Having trouble sleeping? Incorporate these 5 nutrients that help you sleep into your diet

According to the National Institute of Neurological Disorders and Stroke, about 40 million Americans suffer from chronic long-term sleep disorders each year. Additionally, a 2016 Centers for Disease Control and Prevention (CDC) study found that more than a third of American adults are not getting enough sleep on a regular basis. Here are 5 nutrients that help you sleep to incorporate into your daily diet so you don’t have to be one of these people!

5 nutrients that help you sleep

You don’t need to wait to have turkey on Thanksgiving to incorporate foods with tryptophan into your diet. Lentils and white cannellini beans are great plant based sources of the sleep-inducing nutrient.

You don’t need to wait to have turkey on Thanksgiving to incorporate foods with tryptophan into your diet. Lentils and white cannellini beans are great plant based sources of the sleep-inducing nutrient.

A University of Pennsylvania study found that people who reported the healthiest sleep patterns also had the most varied diets.

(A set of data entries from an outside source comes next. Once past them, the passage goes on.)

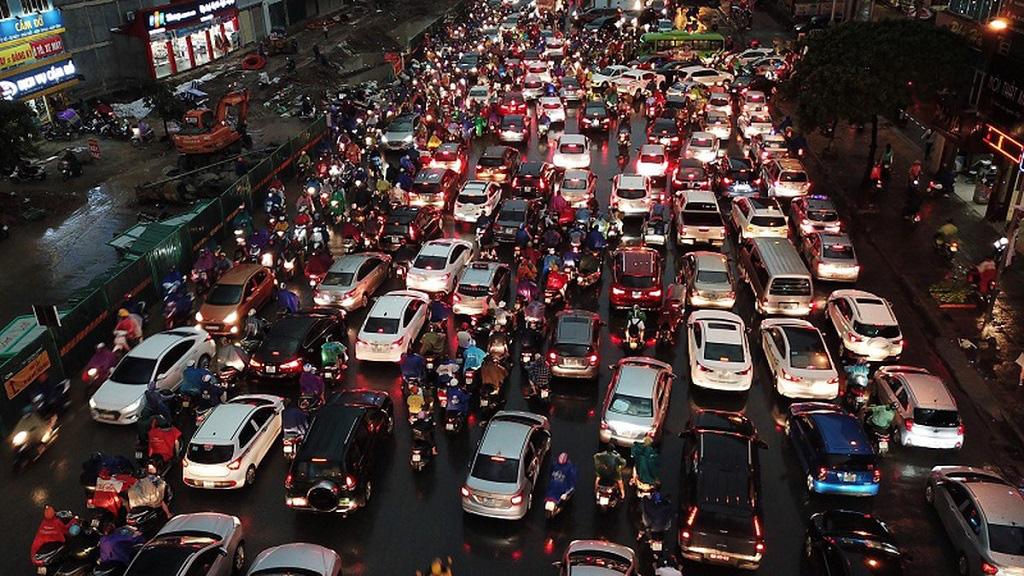 Kinh nghiệm lái xe ô tô trong thành phố giờ cao điểm - Ảnh 2.
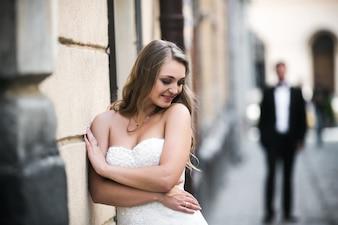Coquette bruid op straat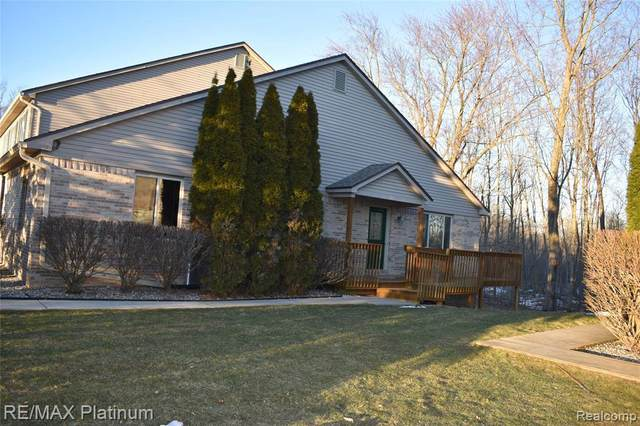 1071 Old Leake Crt, Holly, MI 48442 (MLS #2210014153) :: The BRAND Real Estate
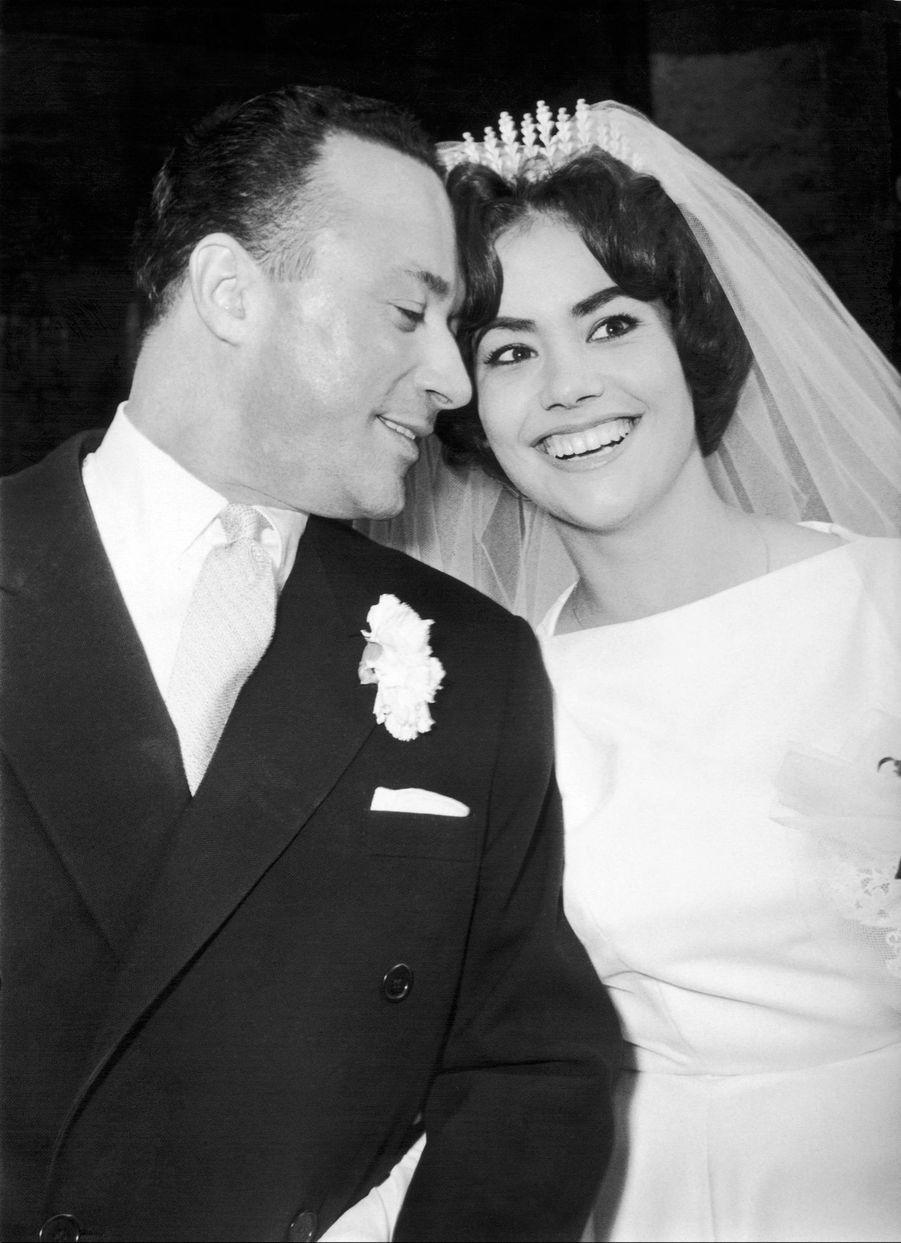 Claudine Auger, le jour de son mariage avec le metteur en scène Pierre Gaspard-Huit, à l'Église Saint-Médard à Paris, le 5 février 1959.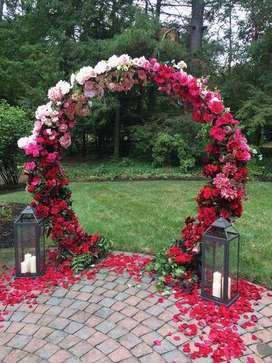 alquiler de aros para decoración de bodas y mesas para fondos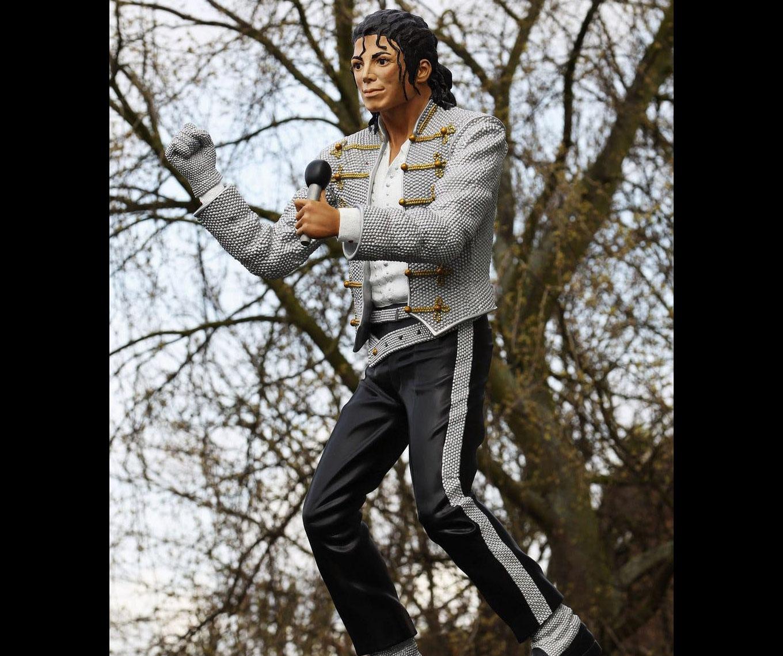 En 2011, a las afueras del estadio Craven Cottage, del equipo Fulham, en Inglaterra, apareció una escultura del rey del pop creada por petición del dueño del equipo, Mohamed Al-Fayed. Los fanáticos detestaron la escultura porque no tenía nada que ver con el equipo y porque no se parecía en nada al artista fallecido el 25 de junio de 2009.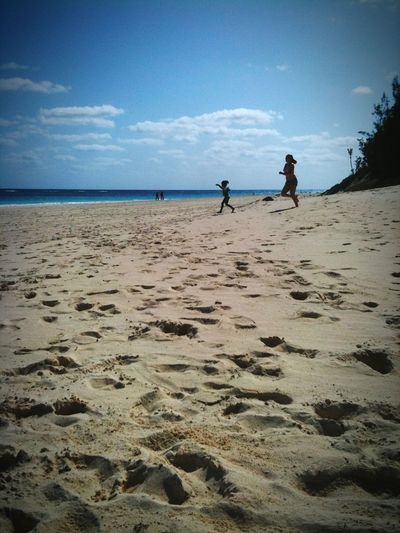 Beach Sand Sea Tranquility Vacations Lifestyles Travel Kids Racing Leisure Activity Tranquil Scene Scenics Sky Water Beachphotography Beach Life Beaches Bermuda People And Places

If you’re in a food – and insomnia – rut, try switching up what you’re eating by incorporating these 5 nutrients that help you sleep into your daily regimen. It could make a big difference in your ability to sleep throughout the night and, in turn, your overall health and wellness.

Selenium

What it is: Found in soil and the ocean, selenium is an important micronutrient in which many Americans are deficient. Selenium is essential to our thyroid function and hormone production. A trace mineral, we don’t need a lot of it to fulfill our dietary needs.

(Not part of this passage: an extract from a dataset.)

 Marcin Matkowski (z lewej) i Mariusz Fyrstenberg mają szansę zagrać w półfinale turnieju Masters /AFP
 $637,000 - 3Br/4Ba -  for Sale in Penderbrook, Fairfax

Where to find it: Brazil nuts are great sources of selenium. About 3 ounces of tuna, cod, chicken breast or beef can fulfill our dietary needs for selenium. Grains, such as oats, are also good sources, but have lower selenium contents than meat and poultry sources.

Tryptophan

What it is: Famous for making us sleepy after a big Thanksgiving meal, tryptophan is the nutrient in turkey and many other common foods that studies show contribute to sleepiness. A powerful amino acid, research shows that tryptophan brings on sleep by raising levels of serotonin.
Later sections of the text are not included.